Hi Pet Blog Readers,

Hope you had a great weekend.  Let’s get the week started with an article from guest blogger Melanie.  She has a post for us that should help you out if you are trying to decide between getting a rabbit or a guinea pig.  Each of these small pets have their own characteristics and behaviors and their care may suit your personal situation better than the other.  Melanie’s outline of pros and cons should be able to help make your decision a bit easier.  If you have a preference between a rabbit and a guinea pig or if you have a question or comment, please let us know in the comments section below.  Thanks!
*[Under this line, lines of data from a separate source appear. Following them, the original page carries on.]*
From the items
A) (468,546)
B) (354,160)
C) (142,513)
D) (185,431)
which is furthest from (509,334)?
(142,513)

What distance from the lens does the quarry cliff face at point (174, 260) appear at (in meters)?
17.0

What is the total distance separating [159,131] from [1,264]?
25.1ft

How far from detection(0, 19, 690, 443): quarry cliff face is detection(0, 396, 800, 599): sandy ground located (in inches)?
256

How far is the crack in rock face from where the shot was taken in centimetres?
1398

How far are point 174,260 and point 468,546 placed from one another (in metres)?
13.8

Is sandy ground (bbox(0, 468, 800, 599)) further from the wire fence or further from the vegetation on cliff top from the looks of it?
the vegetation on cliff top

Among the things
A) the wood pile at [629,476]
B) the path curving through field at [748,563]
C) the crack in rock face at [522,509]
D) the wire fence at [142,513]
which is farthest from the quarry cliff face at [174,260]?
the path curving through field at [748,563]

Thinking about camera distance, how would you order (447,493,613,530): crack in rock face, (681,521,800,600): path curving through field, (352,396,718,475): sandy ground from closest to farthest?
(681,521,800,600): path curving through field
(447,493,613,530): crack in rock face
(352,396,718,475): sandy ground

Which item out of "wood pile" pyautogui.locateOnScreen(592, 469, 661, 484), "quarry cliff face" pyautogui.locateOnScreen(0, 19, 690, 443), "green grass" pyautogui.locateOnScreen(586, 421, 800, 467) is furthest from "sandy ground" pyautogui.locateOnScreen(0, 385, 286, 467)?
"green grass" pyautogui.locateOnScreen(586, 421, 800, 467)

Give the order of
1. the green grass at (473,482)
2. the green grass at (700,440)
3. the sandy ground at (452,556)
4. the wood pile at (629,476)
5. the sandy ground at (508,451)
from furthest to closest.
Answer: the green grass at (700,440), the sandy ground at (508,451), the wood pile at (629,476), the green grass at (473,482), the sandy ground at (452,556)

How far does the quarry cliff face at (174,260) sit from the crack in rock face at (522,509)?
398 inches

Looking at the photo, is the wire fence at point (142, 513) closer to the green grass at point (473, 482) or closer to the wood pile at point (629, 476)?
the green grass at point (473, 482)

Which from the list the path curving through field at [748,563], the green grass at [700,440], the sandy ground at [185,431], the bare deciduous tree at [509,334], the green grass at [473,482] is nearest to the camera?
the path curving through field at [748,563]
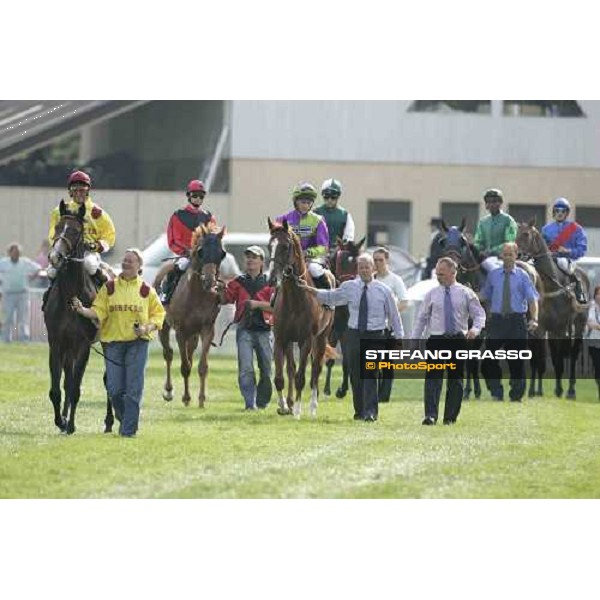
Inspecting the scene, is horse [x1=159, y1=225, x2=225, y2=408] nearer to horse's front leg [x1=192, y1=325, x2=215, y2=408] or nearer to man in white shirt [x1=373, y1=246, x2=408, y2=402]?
horse's front leg [x1=192, y1=325, x2=215, y2=408]

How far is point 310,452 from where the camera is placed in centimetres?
1608

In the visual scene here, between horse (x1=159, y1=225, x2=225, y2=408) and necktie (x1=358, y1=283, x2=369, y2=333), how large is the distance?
211cm

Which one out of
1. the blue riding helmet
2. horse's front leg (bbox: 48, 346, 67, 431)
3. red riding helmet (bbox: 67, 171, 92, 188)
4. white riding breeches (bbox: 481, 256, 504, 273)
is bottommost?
horse's front leg (bbox: 48, 346, 67, 431)

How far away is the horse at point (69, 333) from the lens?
1686 centimetres

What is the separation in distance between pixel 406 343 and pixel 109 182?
2767mm

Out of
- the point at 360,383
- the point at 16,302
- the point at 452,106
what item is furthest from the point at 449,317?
the point at 16,302

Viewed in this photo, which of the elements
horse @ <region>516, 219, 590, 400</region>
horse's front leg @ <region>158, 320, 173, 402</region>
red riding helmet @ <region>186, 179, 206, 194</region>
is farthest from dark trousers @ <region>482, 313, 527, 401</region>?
horse's front leg @ <region>158, 320, 173, 402</region>

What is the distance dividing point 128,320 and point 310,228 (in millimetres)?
2941

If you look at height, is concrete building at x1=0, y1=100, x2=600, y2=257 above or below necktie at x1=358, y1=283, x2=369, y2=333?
above

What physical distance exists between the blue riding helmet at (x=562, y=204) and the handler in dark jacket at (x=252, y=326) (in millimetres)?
2810

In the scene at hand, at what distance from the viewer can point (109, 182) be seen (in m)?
17.7

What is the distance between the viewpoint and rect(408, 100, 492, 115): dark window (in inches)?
643

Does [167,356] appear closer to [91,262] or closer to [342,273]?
[342,273]

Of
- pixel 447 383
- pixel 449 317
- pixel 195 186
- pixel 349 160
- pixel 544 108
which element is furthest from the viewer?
pixel 195 186
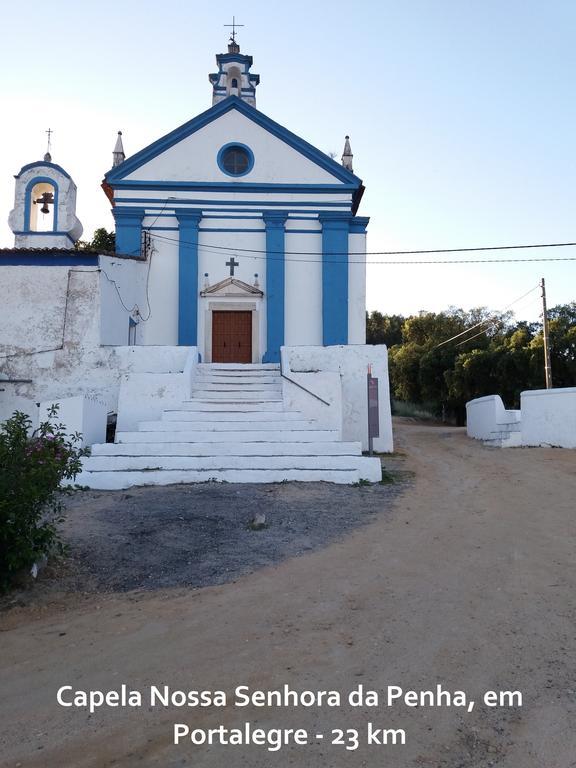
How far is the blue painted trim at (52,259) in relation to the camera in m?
14.7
A first pet is a very important right of passage for your child. Not only does it make a very cute contribution to your family, it teaches your kids responsibility and to love and respect the animal kingdom. That said, having a pet isn’t always easy. They take looking after, feeding, exercising and immunising.
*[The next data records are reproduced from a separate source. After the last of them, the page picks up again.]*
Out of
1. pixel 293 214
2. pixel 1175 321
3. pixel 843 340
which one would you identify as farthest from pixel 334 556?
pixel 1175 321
If you’re thinking of getting a pet for your child, it’s always good to start with something small and manageable. Two great examples are either guinea pigs or rabbits. Both of these animals are relatively low maintenance and your children should be able to take care of most of the responsibilities involved.


Below you will find the pros and cons for each animal, which should help in deciding which to get.



Photo uploaded to Flickr by user Robobobobo.


  • They are small in size and can fit in your children’s hands.
  • They are gentle and not intimidating for children.
  • They feed on dry food, grass and vegetables which is easy to find.
  • They require little or no vaccinations.
  • They are independent and do their own thing.
  • They can exercise in their cage or indoors.
  • They show affection to their owners.
  • They can be litter boxed trained.
  • They can be left to roam.
  • They live 812 years, slightly longer than guinea pigs.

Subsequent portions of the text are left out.